Iconoclastas
Mientras derribamos estatuas, también consumimos ídolos a una velocidad endiablada, bulímicos de amores y odios, y de las etiquetas que los representan
En una tienda de juguetes solo quedaba una Barbie: una negra en silla de ruedas. Múltiple discriminación, por ser afroamericana, discapacitada y Barbie, una pija imperialista. Con una camiseta del Espanyol, que este año va fatal, la remataban. Intuyo que esto encierra algo muy contemporáneo, no sé qué es, pero lo veremos claro más adelante, con perspectiva. Los desvelos de los fabricantes por adaptarse a lo políticamente correcto son entrañables. La primera que hicieron con silla de ruedas no cabía en el ascensor de la propia casa Barbie, que hubo que reformar. Adecuarse al gusto de los demás es tarea agotadora, la gente nunca está contenta. Si a una empresa, con todos sus asesores, le cuesta seguir los dilemas morales del día a día, cómo no nos va a costar a los demás. Es difícil ser una persona sensible de tu tiempo. Pongamos el tema de las estatuas. Que derriben en Bélgica las del genocida Leopoldo II me parece estupendo. Lo de Colón ya no sé, fue sin querer, no había intencionalidad de descubrir América. Pero me atasqué con la estatua en Milán de Indro Montanelli, periodista y escritor al que admiro. Es el viejo dilema entre el artista, la persona y su época: unas pintadas (“Violador” y “Racista”) han recordado que estando con el ejército italiano en Eritrea en 1935 compró a un señor a su niña de 13 años, se casó con ella –en Italia eso era delito- y la dejó allí cuando se largó. Él mismo lo contó en televisión en 1969, tan tranquilamente. Uno puede pensar: ah, entonces se veía de otra manera. Pero no, ya en aquel programa una espectadora le pegó un contundente repaso, con argumentos que cualquiera usaría hoy. La mujer parecía teletransportada desde 2020. Era de su tiempo, pero era el mundo el que estaba en otra onda. Y lo ha estado al menos hasta 2006, año de instalación de la escultura, antes de ayer. Está claro que el racismo y la pederastia han sido consideradas minucias hasta hace nada, y algo estamos avanzando. Me pregunto qué hay ahora que nos parezca normal y no lo sea dentro de unos años, ya nos sorprenderemos.

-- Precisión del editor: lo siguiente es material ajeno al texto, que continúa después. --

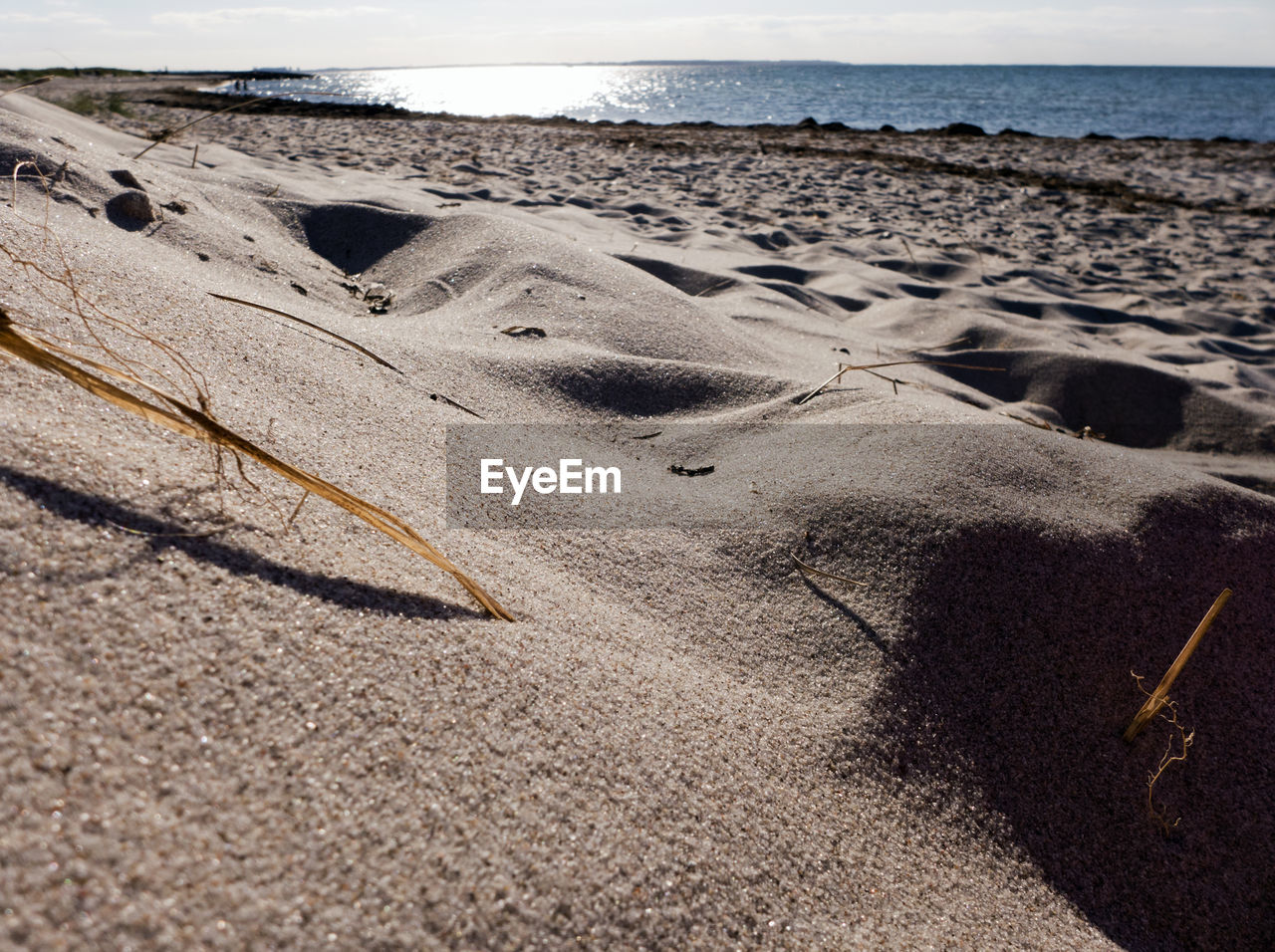 FOOTPRINTS ON SAND AT BEACH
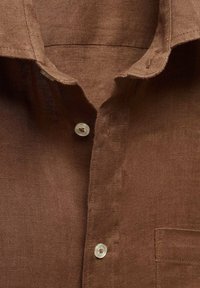 Chemise en lin marron avec un col pointu, une poche poitrine unique et une fermeture avec boutons transparents. Le tissu présente une texture.
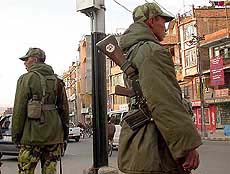 Royal Nepalese Army soldiers patrol a street in the capital Kathmandu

Llevo fatal lo de Montanelli. Aceptar las contradicciones de un ser humano, a veces enormes, es cosa dificilísima, no digamos con uno mismo. Somos un extraño compendio de claroscuros. En las placas de muchos próceres podría ponerse “Grandísimo hijo de puta. Magnífico estadista”, y las dos cosas serían verdad a la vez. Una pintada, si es informativa y rigurosa, no me parece mal, es lo mínimo y completa el retrato. Luego hay que mirar el conjunto, el tiempo hace el resto, ya lo está haciendo.

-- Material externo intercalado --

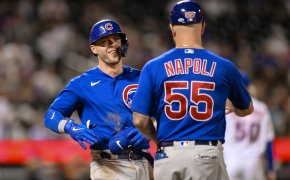 Chicago Cubs second baseman Nico Hoerner celebrating with first-base coach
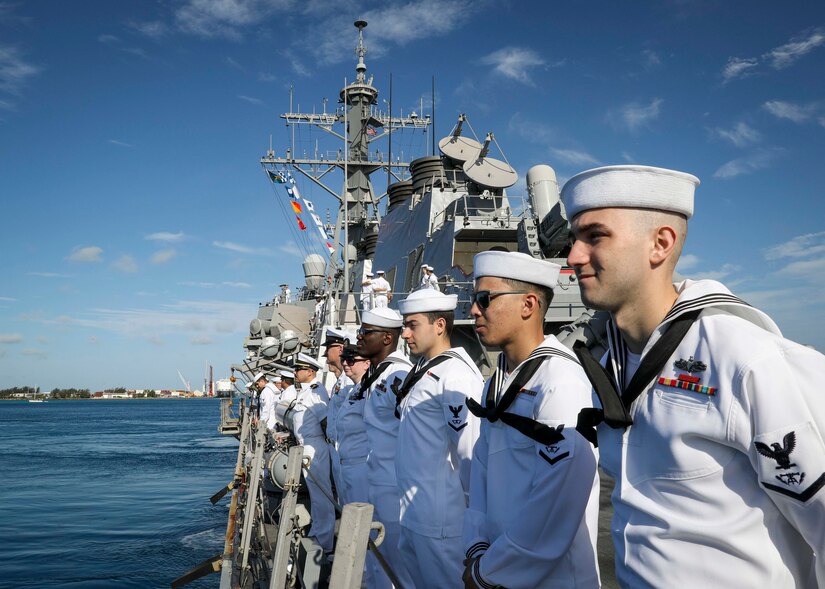 Sailors stand on a ship.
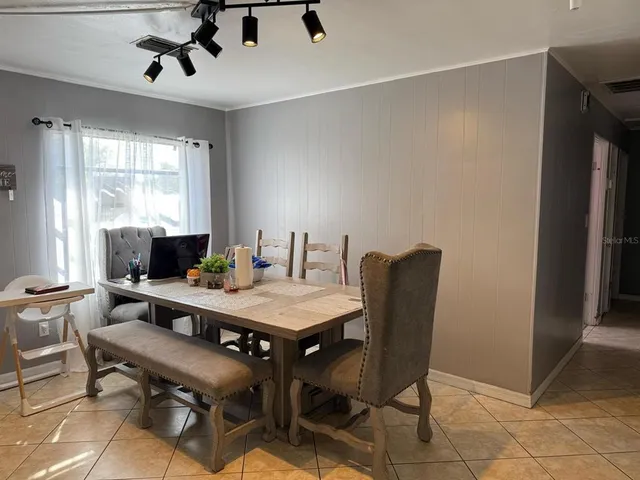 a view of a dining room with furniture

Esta época tolera mal las contradicciones, quizá porque vivimos inmersos en ellas y queremos certezas. Por eso hay una mímica de exhibición: me partía la caja el ver arrodillarse a los de Bildu por lo de Floyd, cuando no son capaces de condenar unas pintadas a vecinos de su pueblo. Y la semana que viene, a otra cosa. Por cierto ¿qué ha sido de Greta Thunberg? A mí me caía bien (a otros fatal, claro). Mientras derribamos estatuas, consumimos ídolos a una velocidad endiablada, bulímicos de amores y odios, y de las etiquetas que los representan. Es un frenético “me gusta” y “no me gusta” cotidiano, con lo complicado que es todo, que se me acaba el espacio y no llego a ninguna conclusión, una solución, una moraleja, y usted lector probablemente esté esperando ver de qué pie cojeo, para odiarme o apreciarme. “Yo tenía vocación de autodidacta, de autodidacta puro, de esos que no han leído nunca un libro y que dicen frases explosivas y llenas de vida; pero una semi-cultura, una semi-instrucción y una semi-cobardía frustraron ese ambicioso proyecto”, dijo una vez Berlanga, cómo le comprendo. Esa frustración hoy es mayor, hay que leer mucho para entender algo. Los mitos de otra época se te caen del pedestal y con los de esta te da la risa.